Malaysian Banks Could Still Merge Despite Capital Requirements
Mid-sized banks in Malaysia could still move ahead with merger plans despite higher capital requirements.
The proposed additional capital requirements for domestic systemically important banks (DSIBs) in Malaysia will not thwart merger plans amongst mid-sized banks, according to a report from Fitch Ratings. This is because banks still have healthy capital positions that can withstand the planned surcharge.
«We do not expect Malaysia's additional DSIB requirements to materially affect banks' capital targets. The major banks already meet the higher proposed requirements comfortably and we believe many banks have made some allowance for them in their capital planning, as the DSIB framework has been widely anticipated,» said Elaine Koh, an analyst from Fitch, who was quoted in «Asian Banking and Finance».
Well Above Pillar 1 range
The common equity Tier 1 ratios of the top-six banking groups in Malaysia ranged between 12.0 and 15.5% percent at the end of 2018, well above the 7.5 to 8.0 percent Pillar 1 minimum that they would need to meet.
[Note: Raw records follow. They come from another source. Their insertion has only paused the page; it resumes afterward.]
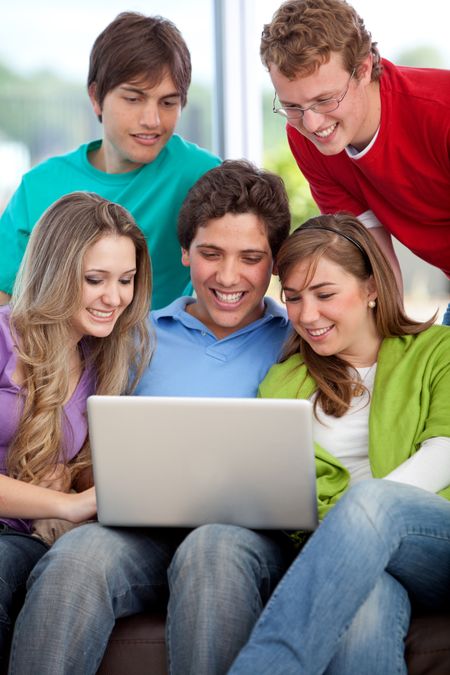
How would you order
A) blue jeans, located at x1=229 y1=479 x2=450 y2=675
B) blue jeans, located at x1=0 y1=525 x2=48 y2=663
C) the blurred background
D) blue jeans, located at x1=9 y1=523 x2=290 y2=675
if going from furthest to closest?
the blurred background < blue jeans, located at x1=0 y1=525 x2=48 y2=663 < blue jeans, located at x1=9 y1=523 x2=290 y2=675 < blue jeans, located at x1=229 y1=479 x2=450 y2=675

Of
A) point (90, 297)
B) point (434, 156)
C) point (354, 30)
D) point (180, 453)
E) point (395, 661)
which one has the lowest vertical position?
point (395, 661)

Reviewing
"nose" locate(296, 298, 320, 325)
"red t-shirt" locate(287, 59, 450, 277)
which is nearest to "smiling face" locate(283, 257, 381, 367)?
"nose" locate(296, 298, 320, 325)

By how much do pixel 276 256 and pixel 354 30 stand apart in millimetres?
495

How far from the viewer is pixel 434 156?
1998 mm

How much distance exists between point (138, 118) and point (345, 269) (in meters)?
0.69

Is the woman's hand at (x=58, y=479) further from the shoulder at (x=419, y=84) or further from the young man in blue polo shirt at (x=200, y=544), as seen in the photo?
the shoulder at (x=419, y=84)

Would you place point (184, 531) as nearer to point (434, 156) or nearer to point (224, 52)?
point (434, 156)

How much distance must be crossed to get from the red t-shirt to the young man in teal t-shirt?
0.38 m

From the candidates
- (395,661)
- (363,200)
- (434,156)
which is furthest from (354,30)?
(395,661)

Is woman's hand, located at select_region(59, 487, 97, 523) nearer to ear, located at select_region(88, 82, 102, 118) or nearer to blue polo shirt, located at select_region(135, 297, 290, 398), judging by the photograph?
blue polo shirt, located at select_region(135, 297, 290, 398)

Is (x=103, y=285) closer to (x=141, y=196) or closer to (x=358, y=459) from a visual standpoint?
(x=141, y=196)

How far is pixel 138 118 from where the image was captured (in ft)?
7.48

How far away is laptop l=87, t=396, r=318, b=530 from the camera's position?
151cm

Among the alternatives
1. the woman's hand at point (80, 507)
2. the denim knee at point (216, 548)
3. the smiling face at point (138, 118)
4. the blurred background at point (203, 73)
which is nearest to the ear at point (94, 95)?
the smiling face at point (138, 118)
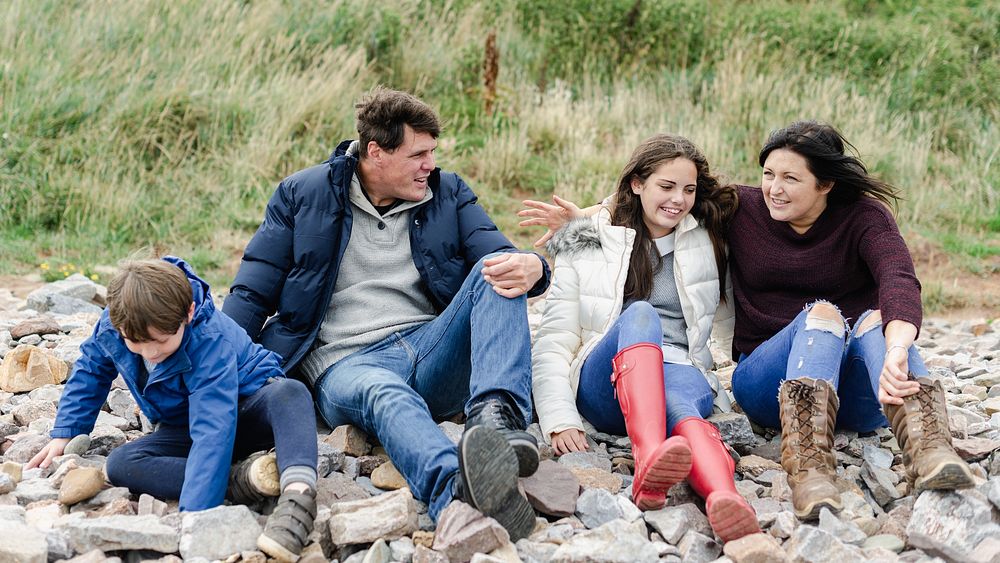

Hence, the new requirements are unlikely to deter industry consolidation especially amongst mid-sized banks, which may be designated as smaller DSIBs and should stand to benefit the most from consolidation through franchise and cost-efficiency gains.
Mega DSIBs Discouraged
Consolidation among the top two or three players, however, could result in the merged entity incurring a higher DSIB surcharge of 2.0 percent of risk-weighted assets or more, Koh notes. The central bank has said that it may impose higher DSIB surcharges to discourage larger DSIBs from further increasing their systemic importance.
As part of the Basel III capital framework, Malaysia is planning to increase surcharge for domestic systematically important banks (DSIBs) of 0.5 to 1 percent of risk-weighted assets.
Lower Versus ASEAN Peers
As compared to its ASEAN peers, Malaysia's planned buffer is still relatively low. Indonesia's capital surcharge range is at 1 to 2.5 percent, the Philippines' capital surcharge is at 1.5 to 2.5 percent, while Singapore's is at 2%.